In the early 20th century, the country’s growing wealth allowed richer Argentinians to send sons abroad, thereby spreading tango around the world. It wasn’t until tango was being danced in Europe and America that the elites of Argentina finally took notice and incorporated tango into their own upper-class circles.
But once tango had found its global foothold, the Golden Age of Tango took the world by storm and created the many variations and styles we find in tango today. With the input of so many amazing dance teachers, Argentine and ballroom style tango both blossomed.
Yet appreciating the history of tango is key to learning the dance. Without the combination of Latin and African rhythms and the diverse peoples that poured into 19th century Argentina, tango would’ve never been possible.
The Birth of Ballroom Style Tango
Tango developed throughout the 19th century in Argentina before exploding across the global stage in the early 20th century. It was the culture shock of Argentine tango meeting European ideals that birthed ballroom style tango.
Many Europeans were not as comfortable with the intimate embrace exhibited by Argentine tango, or the underlying sensuality of the dance. So they stretched the partners away from each other, making cheek to cheek contact impossible and creating the stiff ballroom frame.
American vs International Style
Ballroom style tango has two variants: American and International style. Around the same time Argentine tango was brought to Europe, it was also brought to North America, and each culture made changes.

WORK INSTRUCTIONS
1. Edit the tango history text by writing out the stretch from "The Birth of" through "stiff ballroom frame." again, with "intimate" swapped for "close".
2. Name every style of tango that the tango history text mentions.

SUPPLIED DATA
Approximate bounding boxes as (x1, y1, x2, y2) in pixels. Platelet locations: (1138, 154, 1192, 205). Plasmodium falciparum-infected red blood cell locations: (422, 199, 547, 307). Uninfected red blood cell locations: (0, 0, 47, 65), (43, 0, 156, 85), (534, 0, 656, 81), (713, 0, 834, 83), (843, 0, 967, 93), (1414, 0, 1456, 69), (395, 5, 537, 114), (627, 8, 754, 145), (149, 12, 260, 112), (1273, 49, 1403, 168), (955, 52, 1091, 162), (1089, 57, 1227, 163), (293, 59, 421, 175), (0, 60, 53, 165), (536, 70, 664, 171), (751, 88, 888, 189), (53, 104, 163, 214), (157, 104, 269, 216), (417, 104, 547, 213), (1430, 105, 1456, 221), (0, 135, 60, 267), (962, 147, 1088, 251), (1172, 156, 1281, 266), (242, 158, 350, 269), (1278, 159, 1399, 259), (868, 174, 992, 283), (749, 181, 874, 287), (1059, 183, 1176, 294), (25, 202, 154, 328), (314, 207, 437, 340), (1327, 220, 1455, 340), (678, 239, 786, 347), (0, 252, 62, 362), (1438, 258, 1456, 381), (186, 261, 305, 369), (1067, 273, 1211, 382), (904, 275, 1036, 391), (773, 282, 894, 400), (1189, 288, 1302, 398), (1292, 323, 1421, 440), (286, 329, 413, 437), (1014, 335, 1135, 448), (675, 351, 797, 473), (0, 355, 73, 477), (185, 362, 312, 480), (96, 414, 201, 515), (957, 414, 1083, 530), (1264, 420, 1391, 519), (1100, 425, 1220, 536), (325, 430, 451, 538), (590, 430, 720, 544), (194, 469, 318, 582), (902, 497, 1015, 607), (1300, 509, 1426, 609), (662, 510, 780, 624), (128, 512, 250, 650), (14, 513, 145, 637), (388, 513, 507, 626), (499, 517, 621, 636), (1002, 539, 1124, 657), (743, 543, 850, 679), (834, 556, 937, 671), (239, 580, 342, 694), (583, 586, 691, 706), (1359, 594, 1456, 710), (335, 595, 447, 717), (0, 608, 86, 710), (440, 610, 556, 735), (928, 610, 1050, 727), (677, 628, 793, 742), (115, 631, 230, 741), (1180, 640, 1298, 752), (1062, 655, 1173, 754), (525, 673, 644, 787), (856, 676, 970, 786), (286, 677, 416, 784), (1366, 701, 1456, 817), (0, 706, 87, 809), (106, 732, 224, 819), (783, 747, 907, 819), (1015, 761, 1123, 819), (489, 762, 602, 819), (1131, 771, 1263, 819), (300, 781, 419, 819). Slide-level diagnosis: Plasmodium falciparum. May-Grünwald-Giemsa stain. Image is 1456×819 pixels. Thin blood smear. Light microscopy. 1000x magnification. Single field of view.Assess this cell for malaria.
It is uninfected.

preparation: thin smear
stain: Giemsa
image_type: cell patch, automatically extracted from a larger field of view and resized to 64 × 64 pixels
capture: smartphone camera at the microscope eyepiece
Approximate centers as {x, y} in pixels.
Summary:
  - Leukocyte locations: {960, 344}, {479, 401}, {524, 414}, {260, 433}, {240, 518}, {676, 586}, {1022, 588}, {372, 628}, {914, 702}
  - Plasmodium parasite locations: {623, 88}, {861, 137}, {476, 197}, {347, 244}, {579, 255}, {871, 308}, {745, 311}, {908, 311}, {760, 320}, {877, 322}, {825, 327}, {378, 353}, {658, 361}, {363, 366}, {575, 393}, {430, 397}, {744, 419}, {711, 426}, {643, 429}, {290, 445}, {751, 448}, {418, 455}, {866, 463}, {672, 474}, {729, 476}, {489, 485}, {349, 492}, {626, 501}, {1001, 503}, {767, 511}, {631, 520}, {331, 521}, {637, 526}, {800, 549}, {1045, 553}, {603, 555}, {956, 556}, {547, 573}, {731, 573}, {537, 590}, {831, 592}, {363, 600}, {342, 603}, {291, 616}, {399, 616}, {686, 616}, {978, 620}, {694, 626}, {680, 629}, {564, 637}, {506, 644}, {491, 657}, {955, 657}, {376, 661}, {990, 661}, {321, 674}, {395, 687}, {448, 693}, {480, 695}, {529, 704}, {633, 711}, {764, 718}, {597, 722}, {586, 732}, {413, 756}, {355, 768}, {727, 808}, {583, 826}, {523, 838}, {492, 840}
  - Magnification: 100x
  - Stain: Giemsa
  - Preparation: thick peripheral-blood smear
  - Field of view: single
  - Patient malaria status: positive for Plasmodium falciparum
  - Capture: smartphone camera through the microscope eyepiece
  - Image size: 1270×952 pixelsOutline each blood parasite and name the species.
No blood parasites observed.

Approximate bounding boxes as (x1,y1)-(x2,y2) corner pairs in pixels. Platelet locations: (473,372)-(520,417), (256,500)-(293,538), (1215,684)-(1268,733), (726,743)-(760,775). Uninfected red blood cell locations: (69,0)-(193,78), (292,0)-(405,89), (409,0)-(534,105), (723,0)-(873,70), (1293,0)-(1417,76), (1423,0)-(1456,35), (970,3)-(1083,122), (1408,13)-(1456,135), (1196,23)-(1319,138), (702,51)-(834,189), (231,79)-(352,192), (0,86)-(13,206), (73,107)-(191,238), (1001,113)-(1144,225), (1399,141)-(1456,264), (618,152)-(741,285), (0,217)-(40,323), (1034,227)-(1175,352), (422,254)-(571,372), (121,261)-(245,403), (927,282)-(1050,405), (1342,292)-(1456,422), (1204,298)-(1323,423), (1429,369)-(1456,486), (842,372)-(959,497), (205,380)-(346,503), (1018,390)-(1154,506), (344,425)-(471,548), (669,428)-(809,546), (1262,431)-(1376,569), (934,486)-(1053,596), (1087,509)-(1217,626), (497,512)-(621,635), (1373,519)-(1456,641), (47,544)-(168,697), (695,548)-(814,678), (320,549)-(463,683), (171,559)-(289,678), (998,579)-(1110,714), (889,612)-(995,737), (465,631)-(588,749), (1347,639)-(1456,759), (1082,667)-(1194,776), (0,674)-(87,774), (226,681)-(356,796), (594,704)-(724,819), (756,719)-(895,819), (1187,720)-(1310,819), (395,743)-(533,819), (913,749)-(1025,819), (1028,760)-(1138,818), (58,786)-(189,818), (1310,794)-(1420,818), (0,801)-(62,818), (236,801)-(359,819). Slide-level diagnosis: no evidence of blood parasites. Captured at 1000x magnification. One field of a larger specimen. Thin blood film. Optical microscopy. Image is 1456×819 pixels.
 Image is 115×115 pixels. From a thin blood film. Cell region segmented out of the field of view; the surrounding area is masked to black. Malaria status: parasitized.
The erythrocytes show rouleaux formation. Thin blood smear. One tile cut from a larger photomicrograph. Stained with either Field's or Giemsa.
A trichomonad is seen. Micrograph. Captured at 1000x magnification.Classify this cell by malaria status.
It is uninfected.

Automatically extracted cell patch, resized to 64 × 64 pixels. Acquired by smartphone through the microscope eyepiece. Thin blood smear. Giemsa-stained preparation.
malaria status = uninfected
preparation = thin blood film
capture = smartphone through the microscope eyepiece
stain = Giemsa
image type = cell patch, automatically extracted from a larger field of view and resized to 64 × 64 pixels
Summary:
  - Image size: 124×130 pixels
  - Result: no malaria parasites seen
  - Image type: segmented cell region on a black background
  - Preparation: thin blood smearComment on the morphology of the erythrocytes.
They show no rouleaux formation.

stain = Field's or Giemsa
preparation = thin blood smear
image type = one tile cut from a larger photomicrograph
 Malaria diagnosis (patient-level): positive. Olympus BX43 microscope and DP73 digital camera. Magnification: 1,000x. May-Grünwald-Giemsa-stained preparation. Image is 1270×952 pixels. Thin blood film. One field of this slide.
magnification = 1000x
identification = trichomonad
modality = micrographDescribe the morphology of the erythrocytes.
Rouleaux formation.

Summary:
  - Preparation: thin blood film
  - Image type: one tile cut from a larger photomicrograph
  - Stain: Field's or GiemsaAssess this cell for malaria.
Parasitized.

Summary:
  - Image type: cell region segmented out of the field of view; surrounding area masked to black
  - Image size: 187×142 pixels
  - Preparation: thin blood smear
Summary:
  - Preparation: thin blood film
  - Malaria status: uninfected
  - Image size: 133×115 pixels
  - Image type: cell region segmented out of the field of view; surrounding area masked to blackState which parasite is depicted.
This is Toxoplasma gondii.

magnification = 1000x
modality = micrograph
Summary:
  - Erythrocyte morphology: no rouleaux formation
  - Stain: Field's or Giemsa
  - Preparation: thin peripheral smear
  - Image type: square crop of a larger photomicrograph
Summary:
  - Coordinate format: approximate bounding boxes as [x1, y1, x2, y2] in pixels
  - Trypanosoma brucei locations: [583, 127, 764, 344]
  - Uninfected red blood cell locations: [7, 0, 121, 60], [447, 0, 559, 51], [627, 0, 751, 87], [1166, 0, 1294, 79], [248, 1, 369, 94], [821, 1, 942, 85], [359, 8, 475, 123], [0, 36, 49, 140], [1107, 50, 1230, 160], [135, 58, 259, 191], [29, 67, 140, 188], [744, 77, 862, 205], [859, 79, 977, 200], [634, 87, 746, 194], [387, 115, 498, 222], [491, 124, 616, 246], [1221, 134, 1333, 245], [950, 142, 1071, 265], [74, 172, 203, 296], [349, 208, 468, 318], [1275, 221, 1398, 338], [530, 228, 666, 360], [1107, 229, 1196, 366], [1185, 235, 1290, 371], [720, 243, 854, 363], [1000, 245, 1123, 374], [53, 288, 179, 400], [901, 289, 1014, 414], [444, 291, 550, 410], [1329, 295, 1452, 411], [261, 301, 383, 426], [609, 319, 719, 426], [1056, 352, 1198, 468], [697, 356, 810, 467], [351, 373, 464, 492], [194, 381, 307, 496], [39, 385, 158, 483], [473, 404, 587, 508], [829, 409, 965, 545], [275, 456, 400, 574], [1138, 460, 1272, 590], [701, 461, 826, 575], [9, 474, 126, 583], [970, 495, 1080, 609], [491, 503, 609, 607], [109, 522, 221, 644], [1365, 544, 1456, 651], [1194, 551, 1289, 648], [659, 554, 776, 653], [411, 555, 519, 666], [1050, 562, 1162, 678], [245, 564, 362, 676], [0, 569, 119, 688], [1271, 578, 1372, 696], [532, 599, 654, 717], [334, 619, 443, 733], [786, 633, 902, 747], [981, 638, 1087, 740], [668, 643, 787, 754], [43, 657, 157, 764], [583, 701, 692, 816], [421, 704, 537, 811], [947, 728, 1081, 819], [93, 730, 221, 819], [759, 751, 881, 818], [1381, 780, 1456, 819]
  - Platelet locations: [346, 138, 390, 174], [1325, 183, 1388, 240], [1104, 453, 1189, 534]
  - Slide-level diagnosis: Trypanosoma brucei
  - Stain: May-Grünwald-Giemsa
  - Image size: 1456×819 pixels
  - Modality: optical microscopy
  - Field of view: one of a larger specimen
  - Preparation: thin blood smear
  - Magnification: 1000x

THE RESULTS
1.
The Birth of Ballroom Style Tango
Tango developed throughout the 19th century in Argentina before exploding across the global stage in the early 20th century. It was the culture shock of Argentine tango meeting European ideals that birthed ballroom style tango.
Many Europeans were not as comfortable with the close embrace exhibited by Argentine tango, or the underlying sensuality of the dance. So they stretched the partners away from each other, making cheek to cheek contact impossible and creating the stiff ballroom frame.

2.
- Argentine tango
- Ballroom style tango
- American style
- International style